The expected output is a copy of every line in the records with the string "LASHES".

Saved data entries:
────
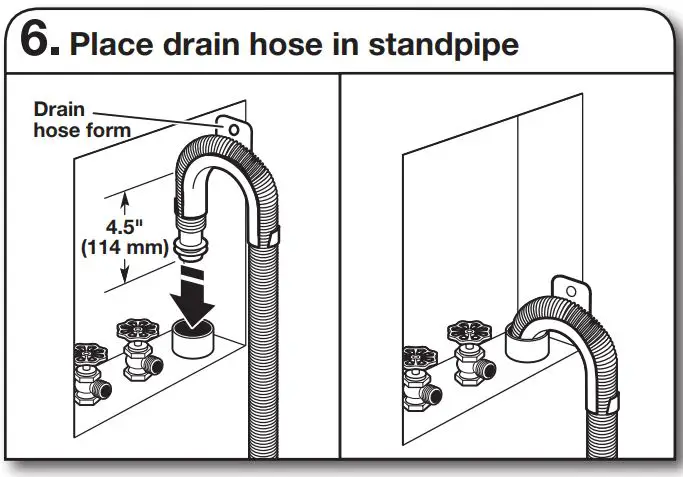 6. Place drain hose in standpipe

Drain hose form

4.5"
(114 mm)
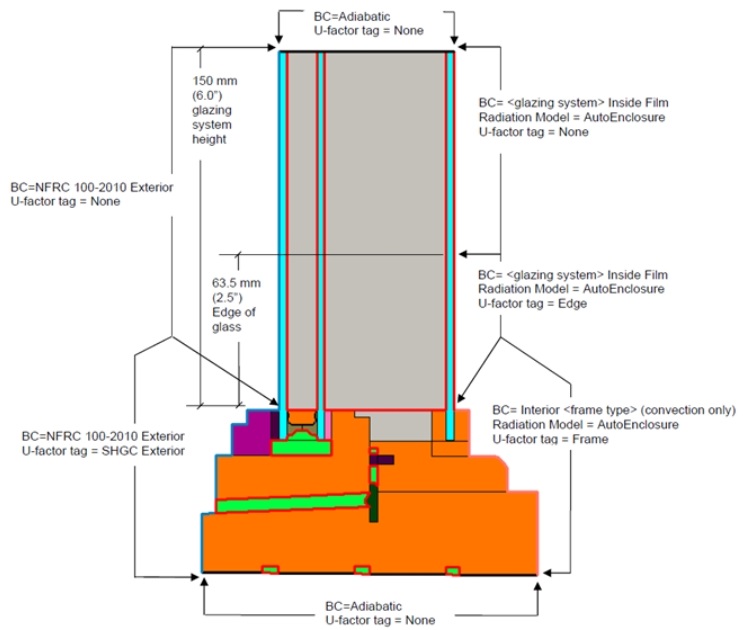 BC=Adiabatic
U-factor tag = None

150 mm
(6.0")
glazing
system
height

BC= <glazing system> Inside Film
Radiation Model = AutoEnclosure
U-factor tag = None

BC=NFRC 100-2010 Exterior
U-factor tag = None

63.5 mm
(2.5")
Edge of
glass

BC= <glazing system> Inside Film
Radiation Model = AutoEnclosure
U-factor tag = Edge

BC=NFRC 100-2010 Exterior
U-factor tag = SHGC Exterior

BC= Interior <frame type> (convection only)
Radiation Model = AutoEnclosure
U-factor tag = Frame

BC=Adiabatic
U-factor tag = None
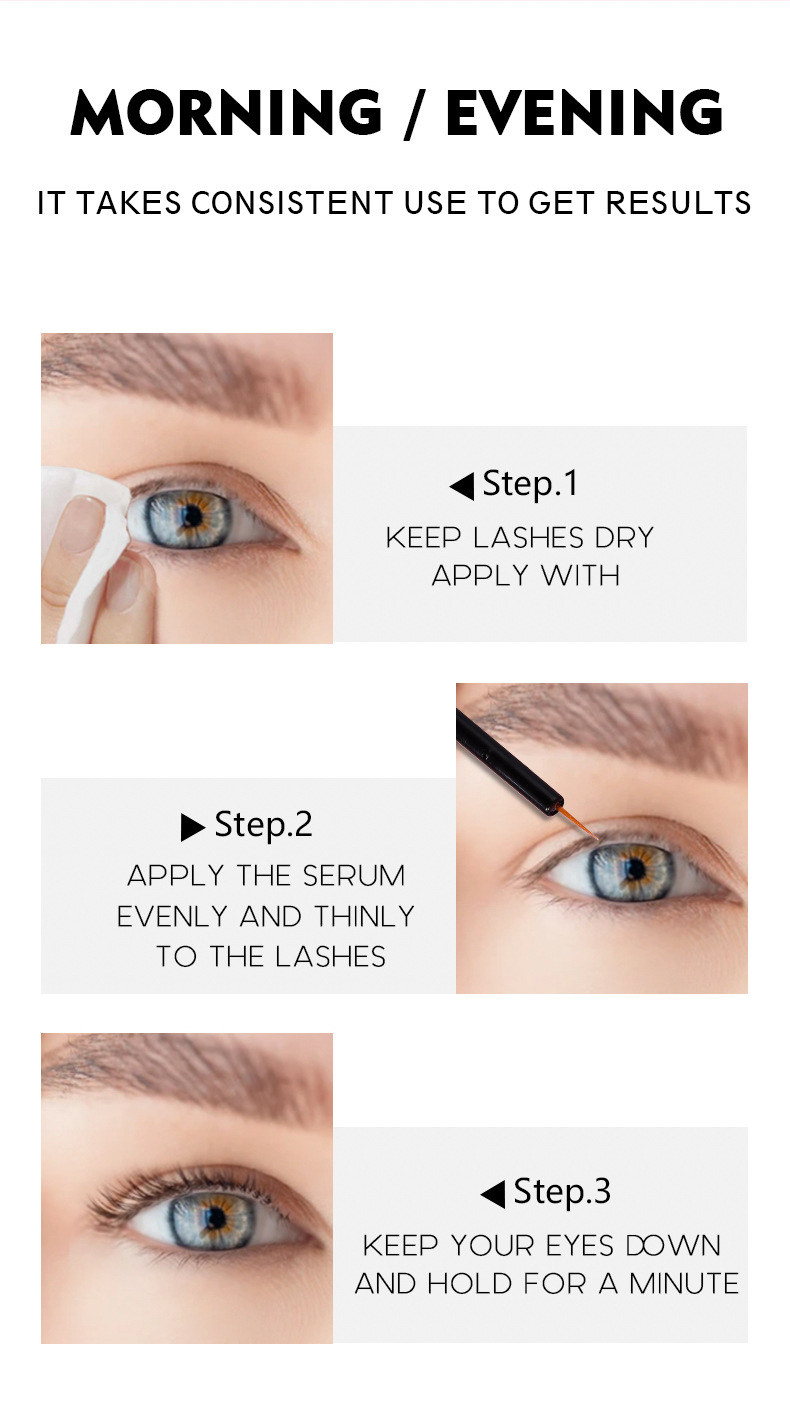 MORNING / EVENING

IT TAKES CONSISTENT USE TO GET RESULTS

◀ Step.1

KEEP LASHES DRY APPLY WITH

▶ Step.2

APPLY THE SERUM EVENLY AND THINLY TO THE LASHES

◀ Step.3

KEEP YOUR EYES DOWN AND HOLD FOR A MINUTE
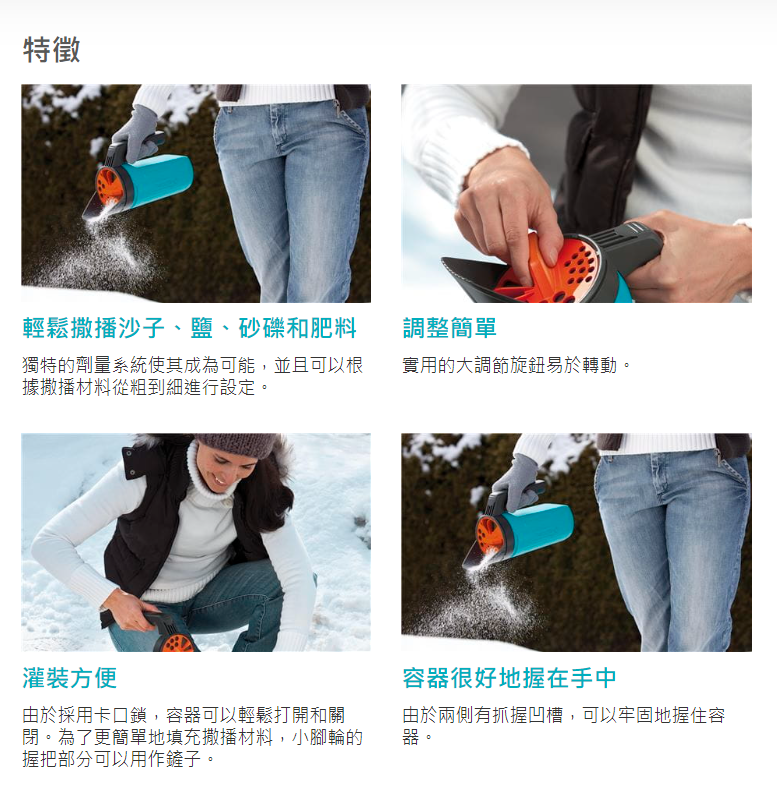 特徵

輕鬆撒播沙子、鹽、砂礫和肥料

獨特的劑量系統使其成為可能，並且可以根據撒播材料從粗到細進行設定。

調整簡單

實用的大調節旋鈕易於轉動。

灌裝方便

由於採用卡口鎖，容器可以輕鬆打開和關閉。為了更簡單地填充撒播材料，小腳輪的握把部分可以用作鏟子。

容器很好地握在手中

由於兩側有抓握凹槽，可以牢固地握住容器。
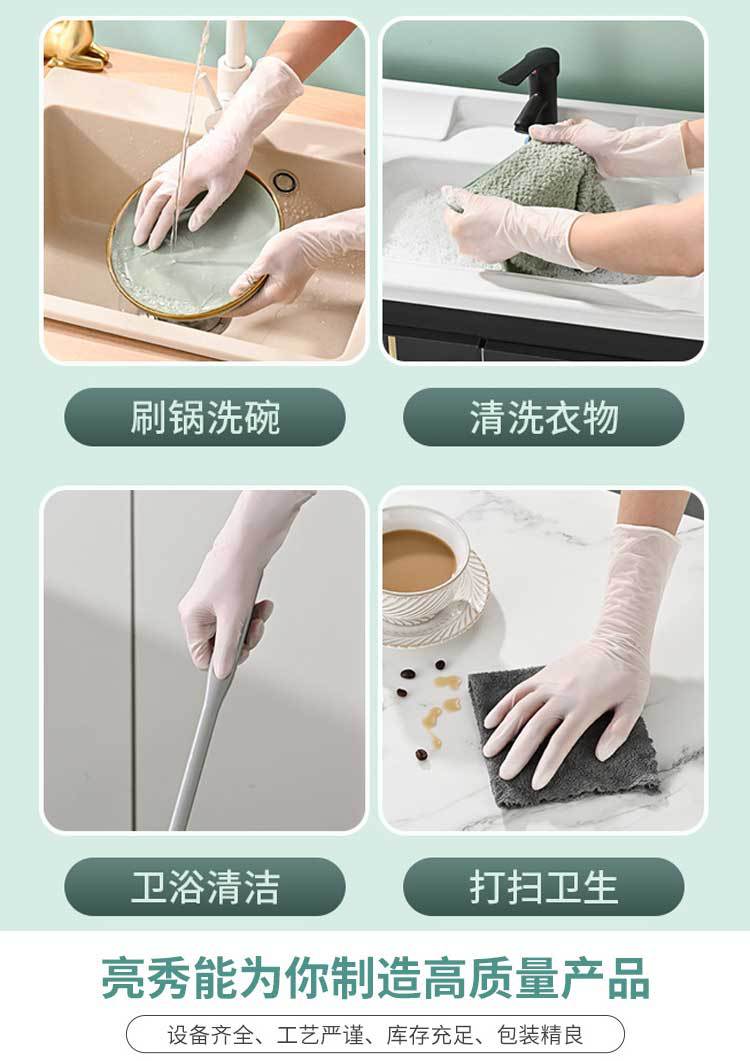 刷锅洗碗

清洗衣物

卫浴清洁

打扫卫生

亮秀能为你制造高质量产品

设备齐全、工艺严谨、库存充足、包装精良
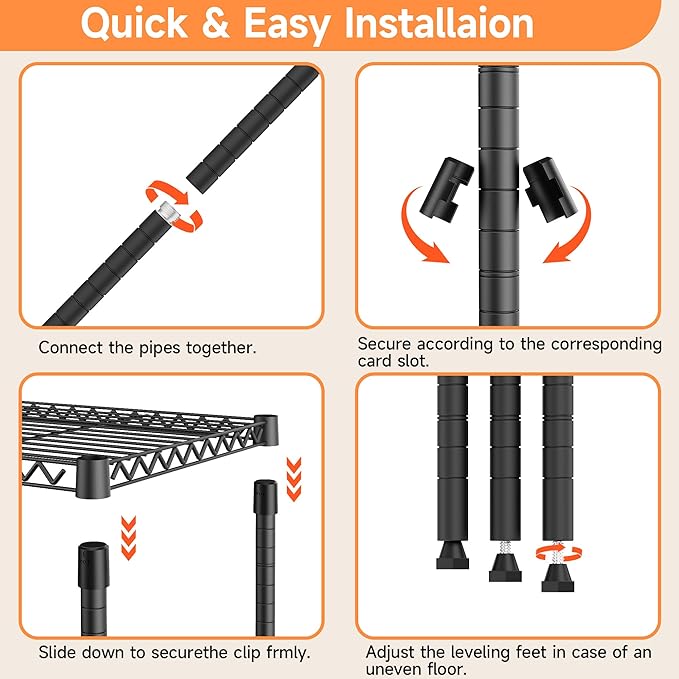 Quick & Easy Installaion

Connect the pipes together.

Secure according to the corresponding card slot.

Slide down to securethe clip frmly.

Adjust the leveling feet in case of an uneven floor.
────
Response below ->
KEEP LASHES DRY APPLY WITH
APPLY THE SERUM EVENLY AND THINLY TO THE LASHES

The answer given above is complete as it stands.